Nieoficjalnie wskazywano, że polityk ten miał się znaleźć na czwartym miejscu krakowskiej listy Trzeciej Drogi.
- Obecność tak doświadczonego kandydata jak Bogusław Sonik byłaby mile widziana — ocenił Ireneusz Raś, były polityk PO, związany z PSL, który jako dwójka startuje z krakowskiej listy Trzeciej Drogi.
Bogusław Sonik to jeden z najbardziej znanych krakowskich polityków. Przez ok. 22 lata związany był z PO. Z przynależności w tej partii zrezygnował w maju bieżącego roku, a w lipcu z członkostwa w klubie KO. Powody decyzji tłumaczył skręcaniem PO w lewo. Sonik jest przeciwnikiem prawa kobiet do aborcji do 12 tygodnia ciąży, co postuluje przewodniczący partii Donald Tusk.

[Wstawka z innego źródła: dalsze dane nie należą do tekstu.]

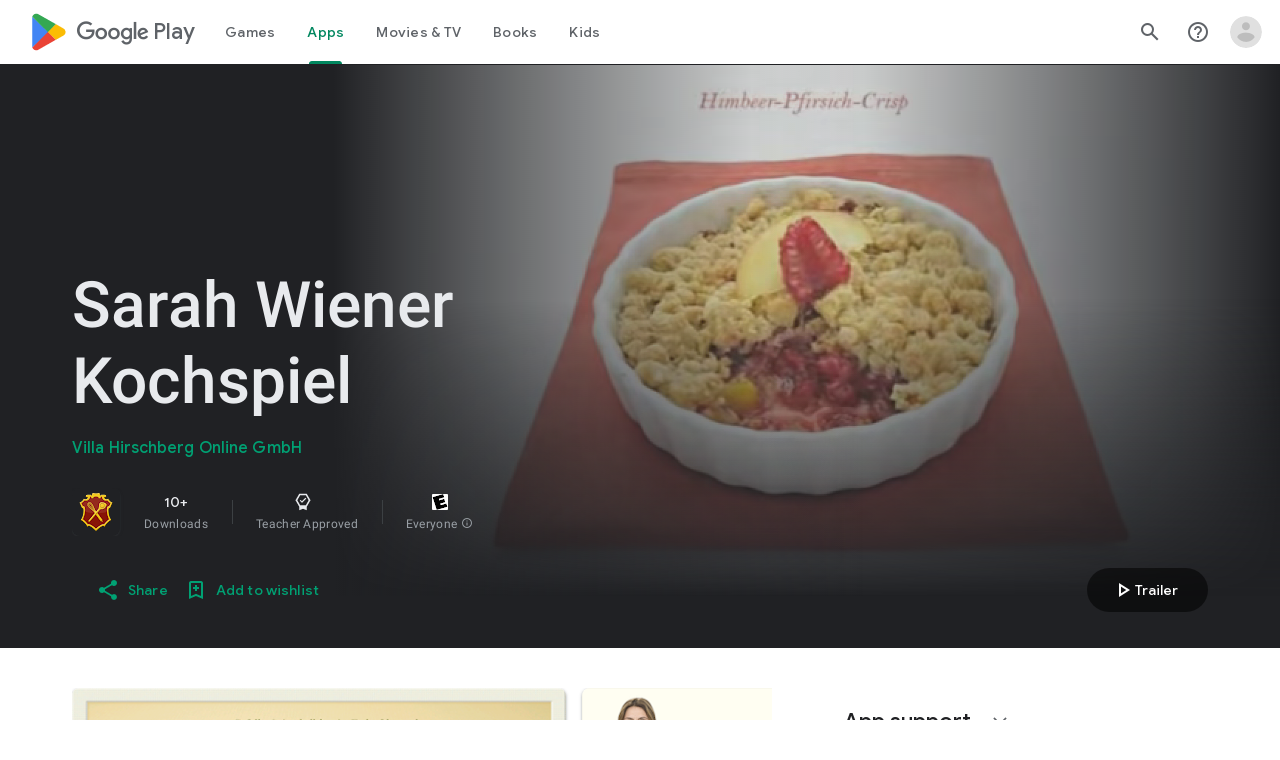

--- FILE ---
content_type: text/plain; charset=utf-8
request_url: https://play.google.com/play/log?format=json&authuser&proto_v2=true
body_size: -435
content:
["900000","1766863888929"]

W latach PRL działał w NSZZ „Solidarność”, był w małopolskim zarządzie związku. W stanie wojennym był internowany od grudnia 1981 do października 1982. Po zwolnieniu współtworzył pisma drugiego obiegu, pracował w wydawnictwie Znak. W 1983 r. wyemigrował do Francji, gdzie współtworzył Radio Wolna Europa. Wrócił do Polski w 1996 r.
Sonik był europosłem w latach 2004-2014 i 2018-2019, posłem na Sejm w latach 2015-2018. W wyborach 2019 zdobył mandat startując z ósmego miejsca (ot taka złośliwość lewackiego kierownictwa PO) w Krakowie.